Czech-Slovak Documentary "Better Go Mad" Wins Top Prize at KVIFF

Prague Morning

The 59th Karlovy Vary International Film Festival wrapped up on July 12 after screening 108 features, 23 documentaries, and 44 shorts across 465 showings.

With more than 128,000 tickets sold, the Czech festival once again cemented its place on the global film calendar, just after Cannes and ahead of Venice.

The festival’s top honor, the Crystal Globe, went to “Better Go Mad in the Wild”, directed by Miro Remo (Czech Republic/Slovak Republic). The film’s team received a $25,000 prize.

Iran’s “Bidad”, by Soheil Beiraghi, won the Special Jury Prize and $15,000. Jurors praised its bold narrative and genre-blending story of a couple on the run through Tehran, describing it as “shot through with punk energy” and closing on a hopeful note.

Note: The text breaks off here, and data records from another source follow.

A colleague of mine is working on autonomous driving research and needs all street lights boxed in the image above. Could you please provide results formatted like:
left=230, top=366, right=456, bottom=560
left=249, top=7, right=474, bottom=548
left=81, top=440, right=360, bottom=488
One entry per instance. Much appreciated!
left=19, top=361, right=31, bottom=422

The Best Director awards were shared between Vytautas Katkus for “The Visitor” (Lithuania, Norway, Sweden) and Nathan Ambrosioni for “Out of Love” (France).

Acting awards went to Pia Tjelta for her performance in Norway’s “Don’t Call Me Mama”, and Àlex Brendemühl in Spain’s “When a River Becomes the Sea.” Kateřina Falbrová earned a Special Jury Mention for her role in “Broken Voices” (Czech Republic/Slovak Republic).

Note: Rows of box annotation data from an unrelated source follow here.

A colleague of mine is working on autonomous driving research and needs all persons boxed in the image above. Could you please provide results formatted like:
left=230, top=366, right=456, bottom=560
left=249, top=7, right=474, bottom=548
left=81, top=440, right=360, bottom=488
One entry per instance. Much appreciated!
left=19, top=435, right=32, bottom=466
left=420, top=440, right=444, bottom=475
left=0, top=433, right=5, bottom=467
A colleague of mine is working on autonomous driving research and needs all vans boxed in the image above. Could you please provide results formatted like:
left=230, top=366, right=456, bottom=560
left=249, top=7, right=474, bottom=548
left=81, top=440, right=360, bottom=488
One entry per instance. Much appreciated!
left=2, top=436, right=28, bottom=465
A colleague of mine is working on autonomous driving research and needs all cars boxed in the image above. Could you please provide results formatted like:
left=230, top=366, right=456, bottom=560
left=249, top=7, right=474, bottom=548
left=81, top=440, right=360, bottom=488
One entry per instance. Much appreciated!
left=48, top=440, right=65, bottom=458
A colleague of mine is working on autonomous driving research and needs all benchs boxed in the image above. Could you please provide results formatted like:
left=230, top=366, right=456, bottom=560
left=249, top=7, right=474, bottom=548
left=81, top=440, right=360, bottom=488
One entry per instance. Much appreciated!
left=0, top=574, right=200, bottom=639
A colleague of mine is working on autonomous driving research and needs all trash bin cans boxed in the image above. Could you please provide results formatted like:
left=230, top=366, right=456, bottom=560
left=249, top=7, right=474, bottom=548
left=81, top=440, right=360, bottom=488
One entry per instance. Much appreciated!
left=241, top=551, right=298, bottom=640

The audience-favorite Právo Award went to the Czech documentary “We’ve Got to Frame It!”, a tribute to long-time festival president Jiří Bartoška.

In the Proxima competition, the top prize went to “Sand City” (Bangladesh), directed by Mahde Hasan, which the jury described as a “trembling map of the strange, abandoned, and intimate.” A Special Jury Prize went to Colombia’s “Forensics”, lauded for resisting commercialized narratives of Latin American violence with “truth, ethics, and poetry.”

Belgium’s “Before / After”, by Manoël Dupont, received a special mention for its gentle story of a hair transplant road trip turned love story, praised for its “warmth and humility.”

Among honorary awards, Stellan Skarsgård received the Crystal Globe for Outstanding Artistic Contribution. Czech editor Jiří Brožek and actors Vicky Krieps, Dakota Johnson, and Peter Sarsgaard were honored by the festival’s president.

Other jury recognitions included:

  • Ecumenical Jury Grand Prize: “Rebuilding” (USA), by Max Walker Silverman
  • Commendation: “Cinema Jazireh” (Turkey/Iran/Bulgaria/Romania), by Gözde Kural
  • Europa Cinemas Label Award: “Broken Voices” by Ondřej Provazník
  • FIPRESCI Awards: “Out of Love” (France) and “Before / After” (Belgium)
  • In the Eastern Promises industry section, Croatia’s “History of Illness” won the Midpoint Development Award. The Eurimages Co-Production Awards went to “Battalion Records” (Romania) and “In Vacuo” (Ukraine/Germany).

The next edition — the festival’s 60th — is scheduled for July 3–11, 2026.